Brittle behaviour may come about when the system learns its task from a limited data set. It does not understand the data and is simply good at picking out correlations, so sometimes it may pick out features of the original data set that work well within that set, and perhaps even work well on quite a lot of new real world data, but don’t really capture what’s important. The program is meant to check whether a station platform is dangerously full of people, for example; in the set of pictures provided it finds that all it needs to do is examine the white platform area and check how dark it is. The more people there are, the darker it looks. This turns out to work quite well in real life, too. Then summer comes and people start wearing light coloured clothes…

There are ways to cope with this. We could build in various safeguards. We could make sure we use big and realistic datasets for training or perhaps allow learning to continue in real world contexts. Or we could just decide never to use a system that doesn’t have an algorithm we can examine; but there would be a price to pay in terms of efficiency for that; it might even be that we would have to give up on certain things that can only be effectively automated with relatively sophisticated deep learning methods. We’re told that the EU contemplates a law embodying a right to explanations of how software works. To philosophers I think this must sound like a marvellous new gravy train, as there will obviously be a need to adjudicate what counts as an adequate explanation, a notoriously problematic issue. (I am available as a witness in any litigation for reasonable hourly fees.)

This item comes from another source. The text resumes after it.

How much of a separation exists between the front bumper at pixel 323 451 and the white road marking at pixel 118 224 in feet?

The article points out that the incomprehensibility of neural network-based systems is in some ways really quite like the incomprehensibility of the good old human brain. Why wouldn’t it be? After all, neural nets were based on the brain. Now it’s true that even in the beginning they were very rough approximations of real neurology and in practical modern systems the neural qualities of neural nets are little more than a polite fiction. Still, perhaps there are properties shared by all learning systems?

One reason deep learning may run into problems is the difficulty AI always has in dealing with relevance.  The ability to spot relevance no doubt helps the human brain check whether it is learning about the right kind of thing, but it has always been difficult to work out quite how our brains do it, and this might mean an essential element is missing from AI approaches.

It is tempting, though, to think that this is in part another manifestation of the fact that AI systems get trained on limited data sets. Maybe the radical answer is to stop feeding them tailored data sets and let  our robots live in the real world; in other words, if we want reliable deep learning perhaps our robots have to roam free and replicate the wider human experience of the world at large? To date the project of creating human-style cognition has been in some sense motivated by mere curiosity (and yes, by the feeling that it would be pretty cool to have a robot pal) ; are we seeing here the outline of an argument that human-style AGI might actually be the answer to genuine engineering problems?

What about those explanations? Instead of retaining philosophers and lawyers to argue the case, could we think about building in a new module to our systems, one that keeps overall track of the AI and can report the broad currents of activity within it? It wouldn’t be perfect but it might give us broad clues as to why the system was making the decisions it was, and even allow us to delicately feed in some guidance. Doesn’t such a module start to sound like, well, consciousness? Could it be that we are beginning to see the outline of the rationales behind some of God’s design choices?